Позднее у него была продолжительная связь с артисткой, — это и оказалось причиной слухов о coulisses de l’Opéra (хоть артистка играла в драматическом театре). Связь эта тоже кончилась корректно и бесшумно. Говорили еще о романе Серизье с секретаршей; друзья это отрицали, утверждая, что он терпеть не может историй у себя дома. Так его отец и дед никогда не грешили с боннами и кухарками. Любовь вообще занимала не очень много места в жизни Серизье. Хорошо знавшие его люди считали его человеком несколько сухим, при чрезвычайной внешней благожелательности, при изысканной любезности и при безупречном джентльменстве.

Он был перегружен делами. Работоспособность его была необыкновенной даже для французского политического деятеля. Серизье вставал ежедневно в шесть часов утра и работал, почти не отдыхая, до обеда; часто занимался делами и вечером, но этого не любил: предпочитал по вечерам бывать в обществе и старался ложиться не позднее полуночи. Однако два раза в неделю, на пути домой, он заезжал еще ночью в редакцию и там выправлял, сообразно с последними известиями, написанную дома, после вечерних газет, передовую статью.

В этот день передовую должен был писать не он. Но другой редактор накануне чувствовал себя нездоровым и сказал, что, быть может, не явится на службу. Из редакции должны были предупредить Серизье по телефону. До половины восьмого вечера телефонного звонка не было, и Серизье уехал из дому очень довольный: ему не хотелось показываться в редакции во фраке, — а в этот день он был приглашен на большой обед. Товарищи по газете, впрочем, привыкли к его светскому образу жизни и только благодушно над ним подшучивали. В партии почти все, кроме главного вождя, любили Серизье, прощали ему и светскую жизнь, и богатство, и быструю партийную карьеру. Выйти в лидеры он не мог, — не потому, что для этого не годился, а оттого, что уже был другой лидер, далеко не достигший предельного возраста и не собиравшийся уступать ему свое место. Однако для него потеснились: он занимал очень видное положение, часто выступал от партии в Палате и писал еженедельно две передовые, — почти без контроля и цензуры со стороны главного вождя.

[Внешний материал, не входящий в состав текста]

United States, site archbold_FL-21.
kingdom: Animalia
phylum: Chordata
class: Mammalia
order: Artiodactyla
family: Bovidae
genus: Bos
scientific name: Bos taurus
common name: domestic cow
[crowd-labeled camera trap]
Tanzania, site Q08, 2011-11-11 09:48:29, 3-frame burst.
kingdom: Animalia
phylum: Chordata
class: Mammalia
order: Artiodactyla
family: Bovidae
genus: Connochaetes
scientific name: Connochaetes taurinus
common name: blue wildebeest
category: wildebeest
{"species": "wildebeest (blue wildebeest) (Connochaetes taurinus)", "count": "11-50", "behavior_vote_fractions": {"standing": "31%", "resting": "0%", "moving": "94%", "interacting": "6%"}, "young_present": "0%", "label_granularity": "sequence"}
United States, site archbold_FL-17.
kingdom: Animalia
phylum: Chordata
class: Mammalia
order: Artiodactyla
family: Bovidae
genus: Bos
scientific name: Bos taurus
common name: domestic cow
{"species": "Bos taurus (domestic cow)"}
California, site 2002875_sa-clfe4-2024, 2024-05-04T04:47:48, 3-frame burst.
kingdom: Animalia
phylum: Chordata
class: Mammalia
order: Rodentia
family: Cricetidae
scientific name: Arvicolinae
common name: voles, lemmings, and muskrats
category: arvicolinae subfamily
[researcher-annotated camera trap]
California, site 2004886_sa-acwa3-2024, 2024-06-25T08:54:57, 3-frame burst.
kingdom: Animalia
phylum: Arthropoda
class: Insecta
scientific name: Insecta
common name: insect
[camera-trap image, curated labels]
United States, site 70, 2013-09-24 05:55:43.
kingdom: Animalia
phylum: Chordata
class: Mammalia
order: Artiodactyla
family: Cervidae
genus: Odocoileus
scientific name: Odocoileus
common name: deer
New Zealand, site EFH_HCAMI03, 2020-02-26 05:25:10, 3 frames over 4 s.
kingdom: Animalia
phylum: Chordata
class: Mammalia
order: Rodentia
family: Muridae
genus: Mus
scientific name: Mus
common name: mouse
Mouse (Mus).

Обед у знаменитого адвоката, угощавшего депутатом-социалистом консервативное общество, сошел очень приятно. Говорили, разумеется, о мирной конференции. Серизье высказал мысли, приятно удивившие других гостей (среди них были два академика и весьма известный боевой генерал). Слова его можно было понять и так, будто он не слева, а справа обходил самого Клемансо. Он доказывал, что тяжелые условия мира, которые предполагалось продиктовать побежденным, грозят повлечь за собой со временем новую войну. Между тем единая Германия, даже после потери Эльзаса-Лотарингии, Данцига, Силезии и после уплаты двухсот миллиардов контрибуции, останется, несмотря на разоружение, очень опасным противником, — ведь наполеоновский опыт насильственного разоружения Пруссии оказался совершенно неудачным. Генерал, вначале слушавший утописта с ироническим недоверием, одобрительно кивнул головой. — Значит, надо сделать вывод, — доказывал Серизье, — если мы хотим себя обезопасить исключительно силой, то необходимо расчленить Германию и отобрать у нее левый берег Рейна. — Он напомнил о вековой политике французских королей и привел цитату из Ришелье. Генерал, к собственному удивлению, согласился с мнением утописта.

Тут, конечно, было недоразумение. Мысль Серизье заключалась в том, что насильственно продиктованный договор не может обеспечить мира; эту мысль он и доказывал от противного, приноравливаясь к кругозору своих собеседников. Но уточнять и разъяснять политическую азбуку не стоило. Теперь основной задачей было — всячески подрывать политику и авторитет Клемансо.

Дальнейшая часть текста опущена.